Казалось, что из нашей квартиры вместе с суетой и суматохой выехало и все лишнее. Я успешно ликвидировала всегдашний мамин кавардак и навела порядок, который старательно поддерживала. Такой порядок, хоть я и следила за ним машинально, без пиетета к хозяйству, стал для меня опорой, придавал уверенность и высвобождал пространство и время для более важных, интересных и позитивных занятий. Таковыми, кроме «кручения хвостов собакам» с Ларисой, которая, как и все вокруг, понятия не имела о том, что я живу одна – я держала это в строгом секрете, – было чтение художественной и научной литературы, писательство, слушание музыки, просмотр аналитических телепередач, художественных фильмов и новостей, чтение газет…
К занятиям причислялись также размышления и мечтания.
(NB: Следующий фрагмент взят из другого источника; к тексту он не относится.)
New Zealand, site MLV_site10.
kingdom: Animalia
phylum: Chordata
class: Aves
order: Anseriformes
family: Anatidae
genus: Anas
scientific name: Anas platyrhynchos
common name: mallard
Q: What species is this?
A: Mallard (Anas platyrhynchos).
Мечту я считала делом серьезным и крайне оскорблялась – не за себя, а за мечту, – когда замечала у окружающих признаки пренебрежения к столько возвышенно-реалистической, весомой субстанции.
А из занятий чисто материального плана мне нравилась кулинария, но больше как процесс принятия пищи.
Обычно я удовлетворялась жареным картофелем, яичницей и кефиром, но при этом аппетит у меня был отменный. Чтобы удовлетворить его прихоти, я покупала сливочный торт и, разрезав его на довольно приличные куски, с удовольствием начинала утро с нежного бисквита на тарелке, запивая его молоком.